►
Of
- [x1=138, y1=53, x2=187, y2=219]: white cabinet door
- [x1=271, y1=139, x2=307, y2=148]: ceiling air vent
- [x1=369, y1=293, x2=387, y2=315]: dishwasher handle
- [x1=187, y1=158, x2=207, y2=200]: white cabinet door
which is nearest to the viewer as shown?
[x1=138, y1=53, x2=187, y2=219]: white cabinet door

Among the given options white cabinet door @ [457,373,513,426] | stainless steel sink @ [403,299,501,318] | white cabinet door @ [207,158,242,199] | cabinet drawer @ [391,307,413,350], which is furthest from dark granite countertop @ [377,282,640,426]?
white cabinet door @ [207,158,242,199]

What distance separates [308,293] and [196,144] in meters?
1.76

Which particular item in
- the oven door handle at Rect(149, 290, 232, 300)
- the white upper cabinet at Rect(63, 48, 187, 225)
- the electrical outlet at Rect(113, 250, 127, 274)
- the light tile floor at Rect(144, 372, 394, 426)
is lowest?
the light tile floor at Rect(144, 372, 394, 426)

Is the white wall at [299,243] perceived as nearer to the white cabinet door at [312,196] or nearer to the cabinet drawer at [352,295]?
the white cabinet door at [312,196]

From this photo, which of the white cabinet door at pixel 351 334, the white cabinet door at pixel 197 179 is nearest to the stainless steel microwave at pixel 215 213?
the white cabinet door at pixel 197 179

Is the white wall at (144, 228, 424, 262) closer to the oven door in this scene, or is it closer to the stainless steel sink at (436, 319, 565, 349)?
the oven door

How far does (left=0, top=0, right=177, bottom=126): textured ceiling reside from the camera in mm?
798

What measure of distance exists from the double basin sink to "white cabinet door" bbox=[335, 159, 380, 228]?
◄
> Do this
Go through the records and print each one exactly.

> Response to the task
Of
- [x1=138, y1=53, x2=187, y2=219]: white cabinet door
- [x1=271, y1=139, x2=307, y2=148]: ceiling air vent
- [x1=369, y1=293, x2=387, y2=315]: dishwasher handle
- [x1=187, y1=158, x2=207, y2=200]: white cabinet door
which is nearest to the viewer as shown?
[x1=138, y1=53, x2=187, y2=219]: white cabinet door

Among the given options white cabinet door @ [457,373,513,426] | stainless steel sink @ [403,299,501,318] | white cabinet door @ [207,158,242,199] | cabinet drawer @ [391,307,413,350], which is furthest from dark granite countertop @ [377,282,640,426]?
white cabinet door @ [207,158,242,199]

What distance separates [308,293] and [196,144] in meters?
1.76

Which particular item in
- the oven door handle at Rect(149, 290, 232, 300)
- the white upper cabinet at Rect(63, 48, 187, 225)
- the electrical outlet at Rect(113, 250, 127, 274)
- the light tile floor at Rect(144, 372, 394, 426)
is lowest?
the light tile floor at Rect(144, 372, 394, 426)

Is the white wall at [299,243] perceived as nearer to the white cabinet door at [312,196] or nearer to the cabinet drawer at [352,295]?
the white cabinet door at [312,196]

From this photo, which of the white cabinet door at pixel 351 334, the white cabinet door at pixel 197 179 is nearest to the stainless steel microwave at pixel 215 213?
the white cabinet door at pixel 197 179

Is the white wall at (144, 228, 424, 262) closer to the oven door in this scene, or is it closer to the stainless steel sink at (436, 319, 565, 349)?
the oven door

How far does (left=0, top=0, right=177, bottom=126): textured ceiling reside from the camera in mm?
798

What measure of distance exists from the double basin sink to "white cabinet door" bbox=[335, 159, 380, 228]?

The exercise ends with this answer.